[Reading text]

In May 2013, the California Senate passed a controversial bill requiring safety warning labels on “sugar-sweetened beverages.” The warnings must state that drinking these beverages “contributes to obesity, diabetes, and tooth decay.” The language of SB 1000 places much of the blame for the “obesity epidemic” in California on these beverages, but beverage industry advocates have questioned the efficacy of still more warning labels on California products, given the virtual omnipresence of Proposition 65 warning labels and other California warnings. The bill now moves to the Assembly for committee review.
SB 1000, if passed, will apply to any “sweetened nonalcoholic beverage, carbonated or noncarbonated, sold for human consumption that has added caloric sweeteners and contains 75 calories or more per 12 fluid ounces.” This excludes 100 percent fruit or vegetable juices with no added sweetener, dietary aids, medical treatments, infant and children electrolyte solutions, infant formula, and milk products. It also does not address “diet” beverages with artificial sweeteners.
Warning labels must state:
STATE OF CALIFORNIA SAFETY WARNING: Drinking beverages with added sugar(s) contributes to obesity, diabetes, and tooth decay.
The labels must be “prominently displayed and readily legible” on the front of beverage containers, and the language must be separate from other information. SB 1000 proscribes font and type size requirements, with larger lettering required for larger beverage containers. Sealed multi-packs of sugar-sweetened beverages must have the warning language on the packaging. Warnings also must be placed on vending machines, soda fountains and coffee machines (and another self-serve dispenser, and at the point-of-sale when sugar-sweetened beverages are filled by an employee at the establishment (e.g., soda fountains behind-the-counter at a fast food restaurant). The compliance obligation for these location-based warnings falls on the owners, lessors, or any other person with legal control over the premises.

[/Reading text]
[Recorded information]

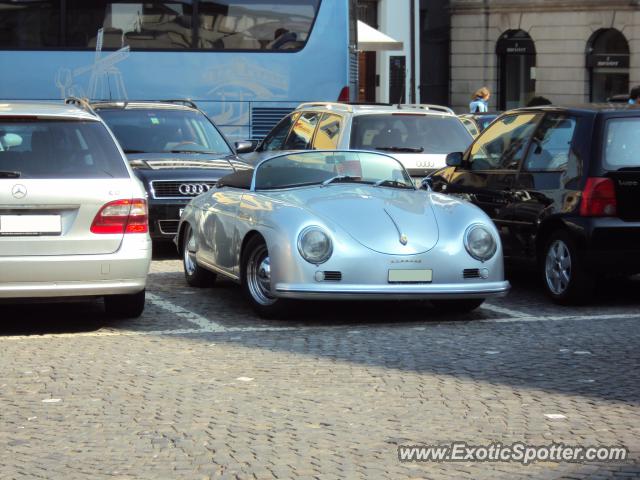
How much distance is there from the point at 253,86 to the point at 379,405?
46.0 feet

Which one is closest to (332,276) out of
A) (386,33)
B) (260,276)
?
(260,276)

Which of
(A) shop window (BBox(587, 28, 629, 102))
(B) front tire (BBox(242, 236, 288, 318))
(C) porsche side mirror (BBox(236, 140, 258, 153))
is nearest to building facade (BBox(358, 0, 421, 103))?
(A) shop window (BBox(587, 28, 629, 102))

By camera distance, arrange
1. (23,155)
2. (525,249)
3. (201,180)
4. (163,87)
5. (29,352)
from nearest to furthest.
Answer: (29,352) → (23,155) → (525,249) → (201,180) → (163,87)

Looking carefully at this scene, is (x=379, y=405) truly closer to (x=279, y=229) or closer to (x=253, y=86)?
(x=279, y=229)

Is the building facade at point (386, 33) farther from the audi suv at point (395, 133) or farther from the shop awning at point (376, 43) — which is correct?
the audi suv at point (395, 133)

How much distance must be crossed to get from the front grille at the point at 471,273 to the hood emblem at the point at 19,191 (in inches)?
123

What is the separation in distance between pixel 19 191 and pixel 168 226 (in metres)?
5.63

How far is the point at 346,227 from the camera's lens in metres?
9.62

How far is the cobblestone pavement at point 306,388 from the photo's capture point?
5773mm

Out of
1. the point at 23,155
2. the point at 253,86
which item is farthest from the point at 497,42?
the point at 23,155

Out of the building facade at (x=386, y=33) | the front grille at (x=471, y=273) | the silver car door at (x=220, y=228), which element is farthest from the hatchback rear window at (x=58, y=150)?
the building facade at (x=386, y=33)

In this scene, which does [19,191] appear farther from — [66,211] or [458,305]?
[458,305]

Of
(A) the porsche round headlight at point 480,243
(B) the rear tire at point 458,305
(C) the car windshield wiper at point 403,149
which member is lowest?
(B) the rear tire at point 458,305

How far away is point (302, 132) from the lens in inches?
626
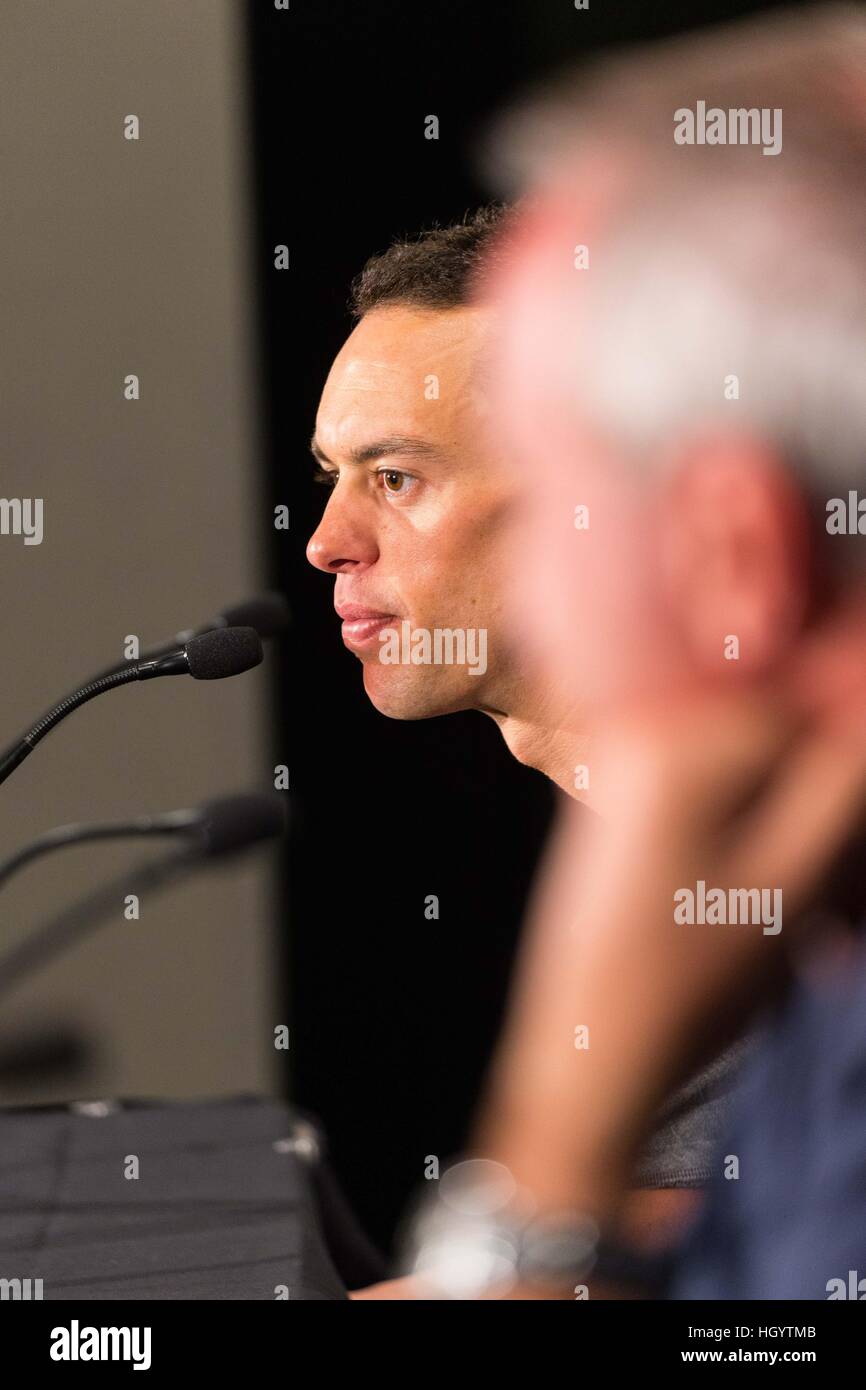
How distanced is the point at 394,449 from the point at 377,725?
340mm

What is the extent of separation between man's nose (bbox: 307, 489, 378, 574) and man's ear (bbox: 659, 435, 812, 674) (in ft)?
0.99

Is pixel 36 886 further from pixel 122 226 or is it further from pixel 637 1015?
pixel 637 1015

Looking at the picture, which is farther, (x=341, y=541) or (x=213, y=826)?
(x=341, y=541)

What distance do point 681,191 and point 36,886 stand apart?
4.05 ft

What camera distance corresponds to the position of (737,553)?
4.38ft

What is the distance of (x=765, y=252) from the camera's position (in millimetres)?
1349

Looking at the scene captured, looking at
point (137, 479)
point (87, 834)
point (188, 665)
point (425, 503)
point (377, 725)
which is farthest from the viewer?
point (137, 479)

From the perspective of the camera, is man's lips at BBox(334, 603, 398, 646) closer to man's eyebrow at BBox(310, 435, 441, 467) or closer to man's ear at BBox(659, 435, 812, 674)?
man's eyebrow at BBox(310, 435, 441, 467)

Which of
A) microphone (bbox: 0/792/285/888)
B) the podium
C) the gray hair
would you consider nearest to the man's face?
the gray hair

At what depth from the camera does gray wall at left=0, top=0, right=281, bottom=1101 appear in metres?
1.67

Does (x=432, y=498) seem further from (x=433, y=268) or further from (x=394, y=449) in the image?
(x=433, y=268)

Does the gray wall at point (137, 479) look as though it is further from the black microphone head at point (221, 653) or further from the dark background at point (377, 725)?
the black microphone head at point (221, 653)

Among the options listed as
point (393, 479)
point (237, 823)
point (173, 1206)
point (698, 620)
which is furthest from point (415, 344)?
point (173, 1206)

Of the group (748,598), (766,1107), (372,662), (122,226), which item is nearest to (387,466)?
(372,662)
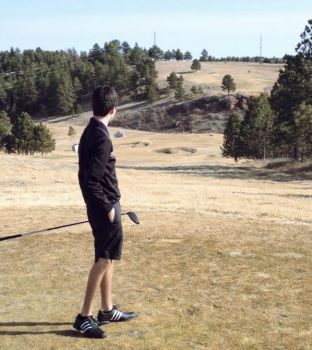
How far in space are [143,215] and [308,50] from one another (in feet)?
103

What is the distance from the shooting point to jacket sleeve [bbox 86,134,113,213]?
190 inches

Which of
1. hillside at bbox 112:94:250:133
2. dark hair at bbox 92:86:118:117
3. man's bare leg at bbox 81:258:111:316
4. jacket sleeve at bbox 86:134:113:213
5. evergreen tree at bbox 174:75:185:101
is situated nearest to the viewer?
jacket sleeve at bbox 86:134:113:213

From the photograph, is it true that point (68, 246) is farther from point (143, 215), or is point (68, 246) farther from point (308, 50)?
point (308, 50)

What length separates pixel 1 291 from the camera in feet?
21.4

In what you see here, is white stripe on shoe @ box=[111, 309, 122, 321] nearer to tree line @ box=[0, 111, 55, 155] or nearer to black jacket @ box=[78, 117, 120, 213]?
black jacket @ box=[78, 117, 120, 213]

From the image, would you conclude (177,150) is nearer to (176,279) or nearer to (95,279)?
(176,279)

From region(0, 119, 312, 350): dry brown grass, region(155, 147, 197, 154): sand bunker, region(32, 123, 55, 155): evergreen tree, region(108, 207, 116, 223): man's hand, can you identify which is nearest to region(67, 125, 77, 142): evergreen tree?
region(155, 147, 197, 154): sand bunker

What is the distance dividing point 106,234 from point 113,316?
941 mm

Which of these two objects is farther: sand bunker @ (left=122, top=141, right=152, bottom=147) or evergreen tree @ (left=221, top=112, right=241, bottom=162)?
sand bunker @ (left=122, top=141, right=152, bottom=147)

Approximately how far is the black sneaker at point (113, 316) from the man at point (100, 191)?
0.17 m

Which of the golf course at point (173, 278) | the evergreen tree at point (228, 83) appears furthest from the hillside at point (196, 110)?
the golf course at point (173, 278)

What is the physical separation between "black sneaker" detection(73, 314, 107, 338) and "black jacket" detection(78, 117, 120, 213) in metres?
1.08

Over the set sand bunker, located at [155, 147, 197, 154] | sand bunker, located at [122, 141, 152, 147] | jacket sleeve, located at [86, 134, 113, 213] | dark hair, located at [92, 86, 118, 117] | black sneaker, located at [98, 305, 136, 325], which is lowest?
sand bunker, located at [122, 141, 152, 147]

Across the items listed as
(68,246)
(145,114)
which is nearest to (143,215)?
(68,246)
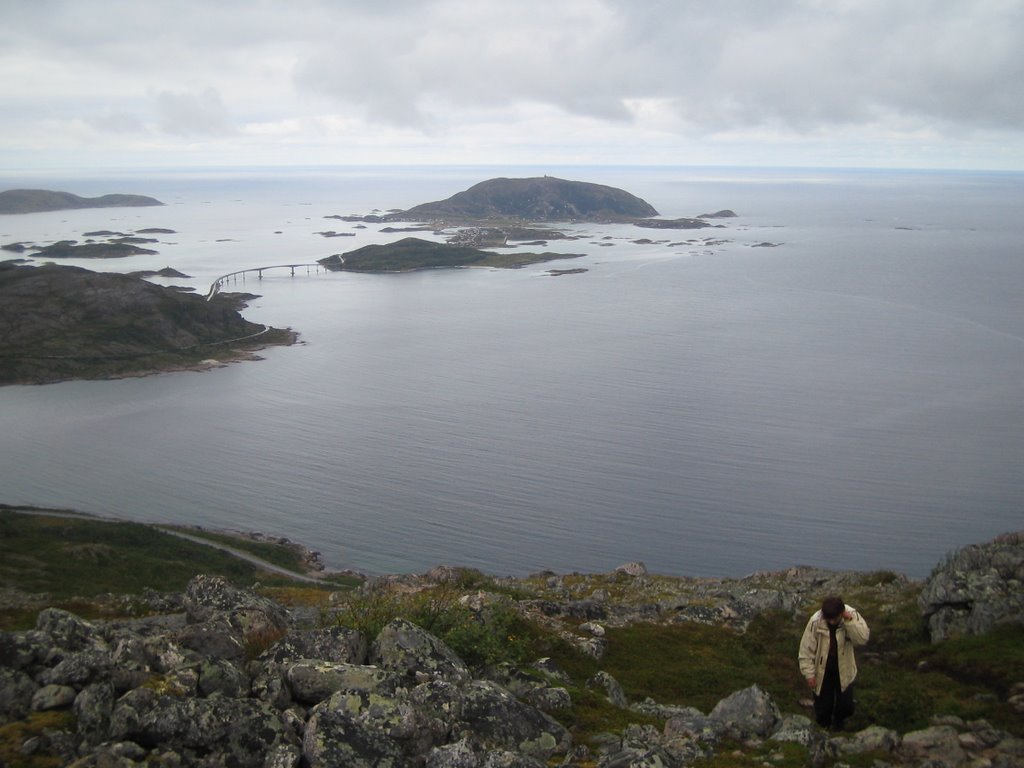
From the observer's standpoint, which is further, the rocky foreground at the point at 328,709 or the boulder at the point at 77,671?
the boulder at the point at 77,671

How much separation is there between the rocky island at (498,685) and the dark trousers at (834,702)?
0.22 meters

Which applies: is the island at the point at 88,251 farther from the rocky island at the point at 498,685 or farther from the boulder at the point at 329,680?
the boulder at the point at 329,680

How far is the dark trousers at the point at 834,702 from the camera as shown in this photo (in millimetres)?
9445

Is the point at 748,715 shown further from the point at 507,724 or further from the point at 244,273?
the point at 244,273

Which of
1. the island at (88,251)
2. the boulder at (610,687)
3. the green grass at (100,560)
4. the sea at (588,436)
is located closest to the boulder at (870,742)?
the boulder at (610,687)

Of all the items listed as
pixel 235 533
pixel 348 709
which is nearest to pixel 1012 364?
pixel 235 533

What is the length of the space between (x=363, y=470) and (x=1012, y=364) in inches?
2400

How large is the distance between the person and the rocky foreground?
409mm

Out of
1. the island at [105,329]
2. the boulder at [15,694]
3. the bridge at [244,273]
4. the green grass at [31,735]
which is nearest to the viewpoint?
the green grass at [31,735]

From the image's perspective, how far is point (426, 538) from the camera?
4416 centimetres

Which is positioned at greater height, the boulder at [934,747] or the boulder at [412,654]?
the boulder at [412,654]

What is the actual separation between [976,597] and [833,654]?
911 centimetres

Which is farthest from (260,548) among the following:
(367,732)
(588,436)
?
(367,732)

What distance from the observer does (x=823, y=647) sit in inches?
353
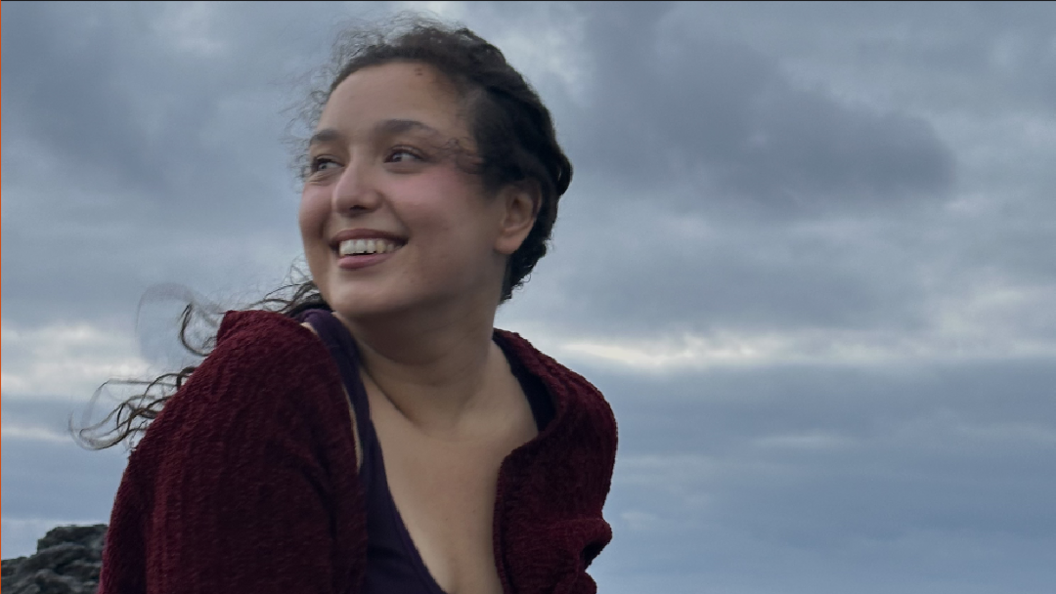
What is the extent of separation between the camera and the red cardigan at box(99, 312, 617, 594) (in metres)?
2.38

[/Recorded information]

**Exercises:**
1. Rewrite the paragraph of the text on SB 1000 that begins "SB 1000, if passed, will apply" as a short list, keeping its main facts.
2. Do these statements agree with the text on SB 1000? Answer yes or no for each and quote the deciding words.
(a) The bill passed the California Senate in May 2013.
(b) The warning may appear on the back of beverage containers.
(c) Employees who fill the drinks carry the compliance obligation for location-based warnings.
3. Which health conditions does the required warning in the text on SB 1000 say drinking beverages with added sugar contributes to?

**Answers to the exercises:**
1.
- Covers any sweetened nonalcoholic beverage, carbonated or noncarbonated, sold for human consumption that has added caloric sweeteners and 75 calories or more per 12 fluid ounces.
- Excludes 100 percent fruit or vegetable juices with no added sweetener, dietary aids, medical treatments, infant and children electrolyte solutions, infant formula, and milk products.
- Does not address "diet" beverages with artificial sweeteners.

2.
(a) Yes: "In May 2013, the California Senate passed a controversial bill"
(b) No: "on the front of beverage containers"
(c) No: "The compliance obligation for these location-based warnings falls on the owners, lessors, or any other person with legal control over the premises."

3.
- Obesity
- Diabetes
- Tooth decay